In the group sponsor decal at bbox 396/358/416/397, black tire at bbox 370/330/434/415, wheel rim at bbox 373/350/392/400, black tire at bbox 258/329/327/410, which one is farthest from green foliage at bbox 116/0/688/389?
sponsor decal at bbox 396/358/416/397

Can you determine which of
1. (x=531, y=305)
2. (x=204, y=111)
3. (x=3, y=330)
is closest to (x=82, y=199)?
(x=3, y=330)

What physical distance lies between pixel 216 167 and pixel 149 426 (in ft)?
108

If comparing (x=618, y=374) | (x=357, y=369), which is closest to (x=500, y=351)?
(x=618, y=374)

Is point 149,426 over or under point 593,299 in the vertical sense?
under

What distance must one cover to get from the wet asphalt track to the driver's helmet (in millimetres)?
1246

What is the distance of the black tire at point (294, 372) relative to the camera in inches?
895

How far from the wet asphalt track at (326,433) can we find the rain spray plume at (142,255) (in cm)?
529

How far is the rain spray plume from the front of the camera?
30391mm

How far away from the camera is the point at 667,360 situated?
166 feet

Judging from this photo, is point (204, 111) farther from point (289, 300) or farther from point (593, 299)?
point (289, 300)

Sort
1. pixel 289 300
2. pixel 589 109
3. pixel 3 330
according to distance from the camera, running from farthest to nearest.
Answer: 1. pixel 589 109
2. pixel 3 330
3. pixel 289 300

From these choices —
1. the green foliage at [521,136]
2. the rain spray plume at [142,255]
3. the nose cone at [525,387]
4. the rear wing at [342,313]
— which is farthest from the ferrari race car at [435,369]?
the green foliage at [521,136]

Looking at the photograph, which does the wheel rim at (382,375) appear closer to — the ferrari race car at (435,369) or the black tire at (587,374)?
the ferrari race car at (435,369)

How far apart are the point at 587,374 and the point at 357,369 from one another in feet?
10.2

EXERCISE REQUIREMENTS. Update the records above by replacing every "rain spray plume" with "water spray plume", keeping all other text the same.

WRITTEN RESPONSE.
In the group sponsor decal at bbox 396/358/416/397, black tire at bbox 370/330/434/415, wheel rim at bbox 373/350/392/400, black tire at bbox 258/329/327/410, which one is farthest from green foliage at bbox 116/0/688/389?
sponsor decal at bbox 396/358/416/397

Can you determine which of
1. (x=531, y=305)
2. (x=204, y=111)
3. (x=3, y=330)
is closest to (x=82, y=199)?
(x=3, y=330)

What physical distance lies between pixel 216 167 and pixel 149 426 (in ft)?
108

If comparing (x=618, y=374) | (x=357, y=369), which is closest to (x=500, y=351)?
(x=618, y=374)

Is point 149,426 over or under point 593,299 in the vertical sense?
under

What distance must one cover to get from the wet asphalt track to the driver's helmet (in millimetres)?
1246

What is the distance of the black tire at point (294, 372) relative to the camera in inches?
895

How far from the wet asphalt track at (326,433) can we find the water spray plume at (142,255) (in cm)?
529

How far is the water spray plume from the front of the camera?
30391mm

How far away from the camera is the point at 667,360 situated?
166 feet

Judging from this photo, is point (204, 111) farther from point (289, 300) or farther from point (593, 299)?
point (289, 300)

Sort
1. pixel 289 300
2. pixel 589 109
3. pixel 3 330
according to distance from the camera, running from farthest to nearest.
Answer: 1. pixel 589 109
2. pixel 3 330
3. pixel 289 300

From these choices —
1. the green foliage at [521,136]
2. the water spray plume at [142,255]
3. the nose cone at [525,387]
4. the rear wing at [342,313]
— which is farthest from the ferrari race car at [435,369]?
the green foliage at [521,136]

Looking at the photograph, which does the wheel rim at (382,375) appear closer to — the ferrari race car at (435,369) or the black tire at (587,374)?
the ferrari race car at (435,369)

How far apart are the point at 587,374 and the point at 357,369 from one another in feet?
10.2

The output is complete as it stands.